THE CATALAN LANGUAGE
First, the Catalan language takes its name from the current Spanish region bordering France.
Second, it is a Romance language and about 10 million people speak it. We find it in the North East part of Spain (Catalonia and around Valencia), and in the Balearic Islands. But not only as Andorra also uses it as its official language since 1993. Also, people speak it, to a very limited extent, in the French Pyrenees Orientales and Sardinia in Italy.
Finally, due to the fact that Catalonia was French for centuries, some of Catalan is close to French. But now, Catalan itself contains some dialects.
First, Catalan has its roots in Vulgar Latin, brought in the 2nd century BC by Roman settlers in North East Spain. If it is part of the Occitano Romance branch of the Indo European group, it shares some traits with Ibero Romance dialects. Also, some of its lexicon is close to the Gallo Romance group.

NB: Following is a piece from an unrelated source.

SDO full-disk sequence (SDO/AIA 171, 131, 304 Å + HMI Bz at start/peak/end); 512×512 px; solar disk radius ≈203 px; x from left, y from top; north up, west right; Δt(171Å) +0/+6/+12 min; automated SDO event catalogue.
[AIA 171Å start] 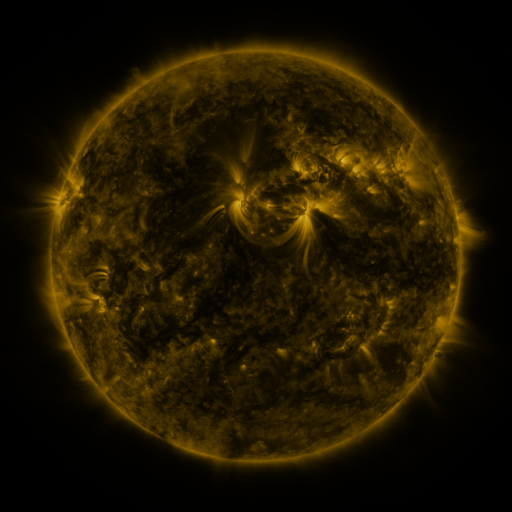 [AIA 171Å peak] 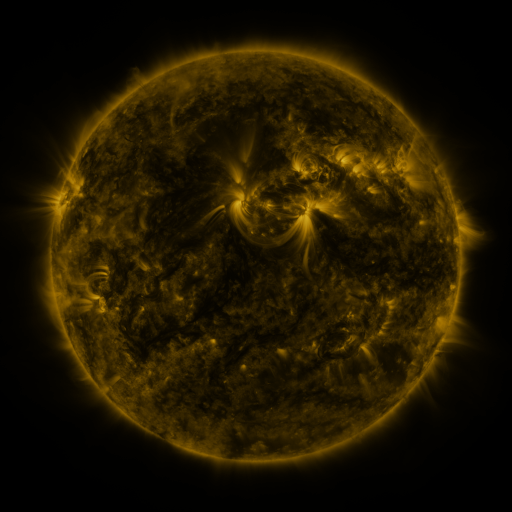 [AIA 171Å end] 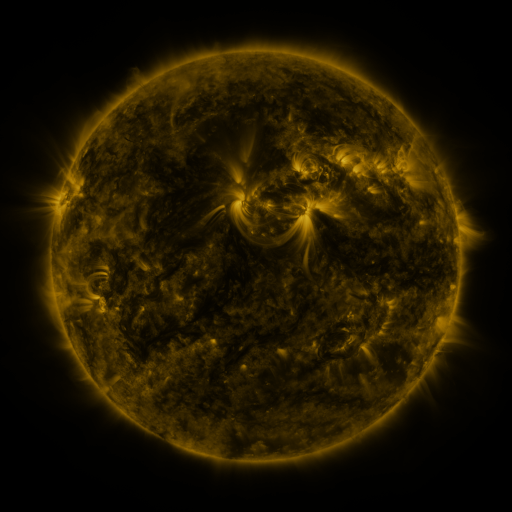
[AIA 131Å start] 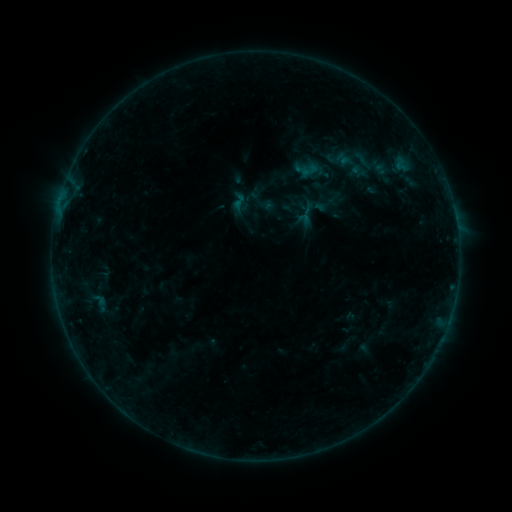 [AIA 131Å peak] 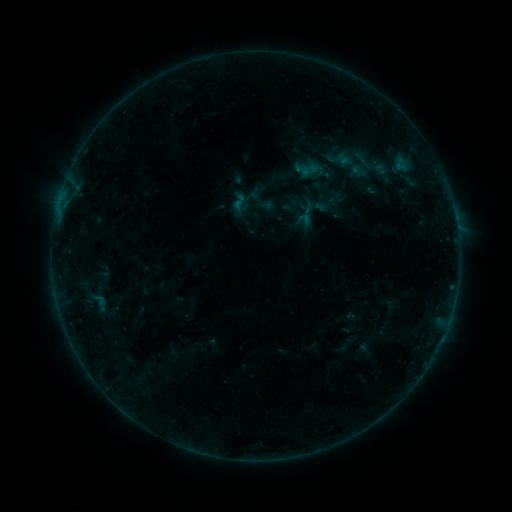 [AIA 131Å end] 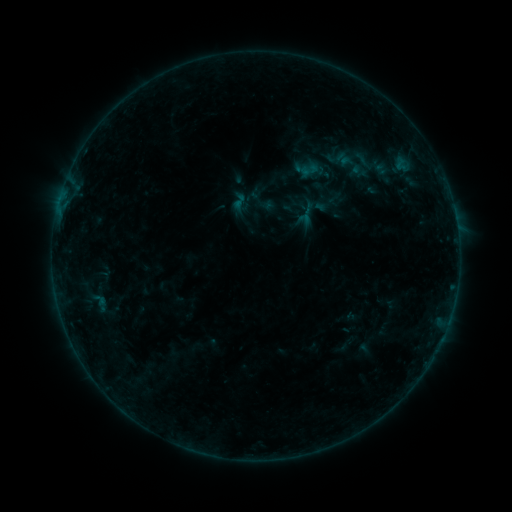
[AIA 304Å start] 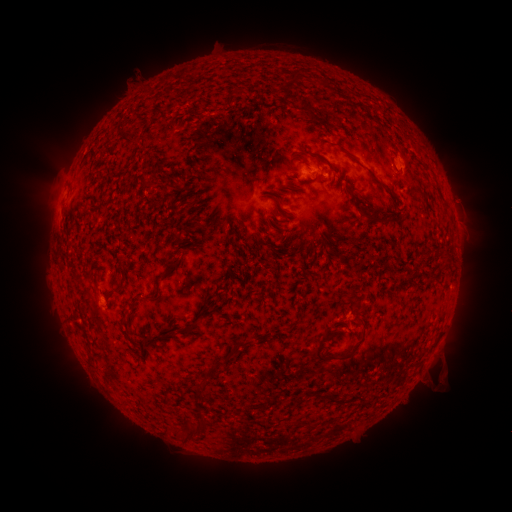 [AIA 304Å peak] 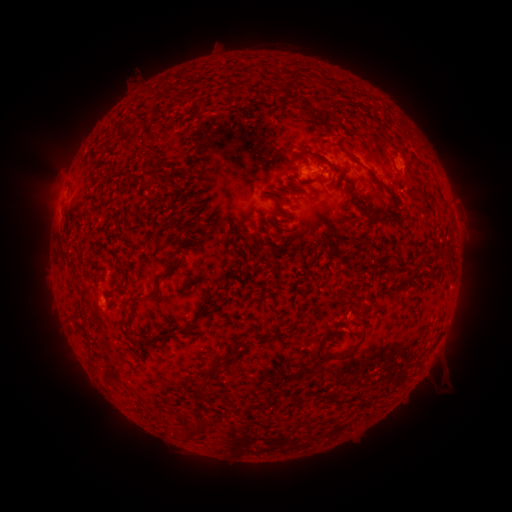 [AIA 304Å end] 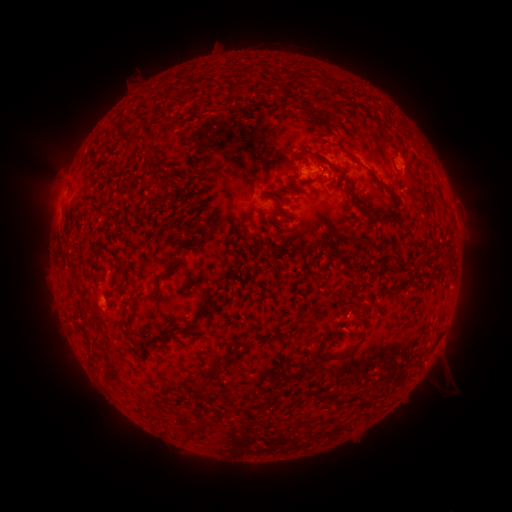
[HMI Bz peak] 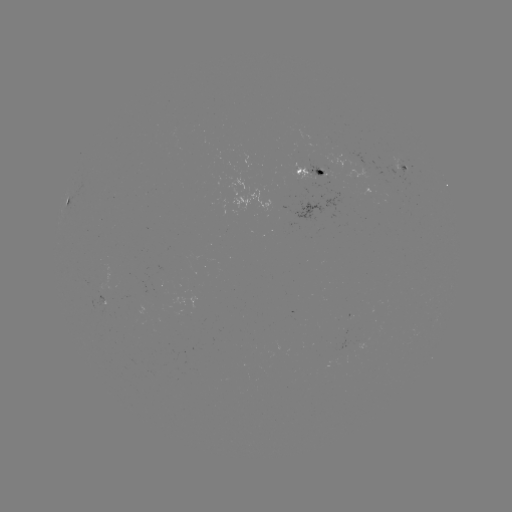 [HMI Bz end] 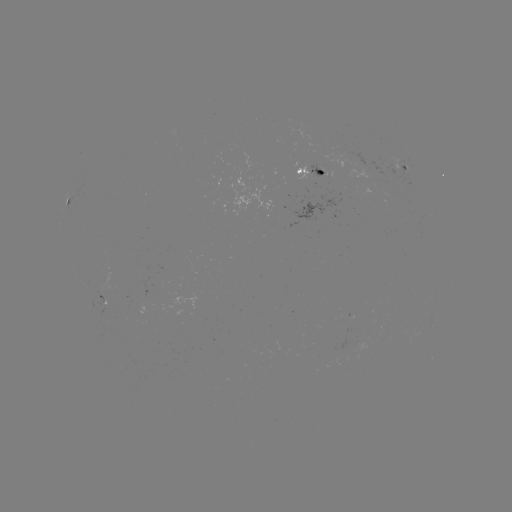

Of course, it is very close to Occitan. As everywhere in the Roman Empire, people spoke Latin. But variants appeared and became more obvious over time. Thus, Catalan appeared very early in the Gallo Romanic group.
Then, we have to wait until the 12th century to discover the literary Catalan. Also, the language of the troubadours had a profound influence on it. And this, until the 14th century. The latter is quite close to Provençal and Limousin, two local dialects in France.
In the 13th century, Catalan replaced Arabic as the official language thanks to James I the Conqueror. Indeed, Arabic was dominant following their conquests. Catalan also corresponded to Occitan. Then came Ramon Llull who wrote The Book of the Kind and the Three Wise Men. Linguists consider the latter to be the cradle of Catalan as a recognised idiom and a separate language from Occitan.
From the 15th century onwards, Catalan received a strong Iberian Romanic influence. This, due to the union of the kingdoms of Castile and Aragon.
However, under command of the great Sun king Louis XIV, the edict of 2 April 1700 then prohibites it. This lasted for a while, as it did not appear again before the 19th century. There, many authors published many works in Catalan. Not only in poetry, but also in theatre and novels.
What a comeback!
With no doubt, the 20th century in the one where Catalan may now really exist and for long.
Firstly, in 1912, Pompeu Sabra published his grammar which unified Catalan orthography. Then, following the birth of the Second Spanish Republic, education decreed Catalan Spanish bilingualism in Catalonia. A few years later, the Council of the New Unified School generalised its teaching during the Social Revolution. However, the arrival of dictator Franco led Catalan to a sudden brutal halt. This did not last long and Catalan regained its status as a co official language when Catalonia became autonomous in the late 1970s. New major event: Òscar Ribas Reig gave the first speech in Catalan at the UN in 1993. Finally, on the eve of the new millennium, the EU allowed the use of Catalan in its institutions.
One of the great features of Catalan is its high freedom of syntactic order. It also easily reverses the subject. Moreover, the use of the preposition before personal complements is not normative but present locally and in old documents.
Catalan uses the Latin script, enriched with digrams, accents and letters. Also, there are many diphthongs, represented by pairs of vowels.
Most of the time, we place the adjective after the noun. But we can also place it in front with a stylistic value.
Every word contains a tonic vowel. A syllable that contains a graphically stressed vowel is tonic. If the word does not contain a graphic accent, the tonic syllable is the one which have the last vowel in the case of words ending in a consonant. Except for "s" or if the syllable contains the penultimate vowel in other cases.
Finally, one of the main criteria of modern Catalan spelling is to respect the etymology. But only if it is in accordance with the way how we pronounce words. This explains the double spelling 'g/j' for the sound [ʒ], followed by an 'e'. As well as to maintain the consonantal groups mpt and mpc: redemptor, redempció. Or the difference between 'q' and 'c' for the sound [k]: quatre, evacuar. And the '-d' of àcid, òxid, solitud. Or the '-g' of pròleg, antropòfag and the '-b' of corb ('curve', 'raven'), etc.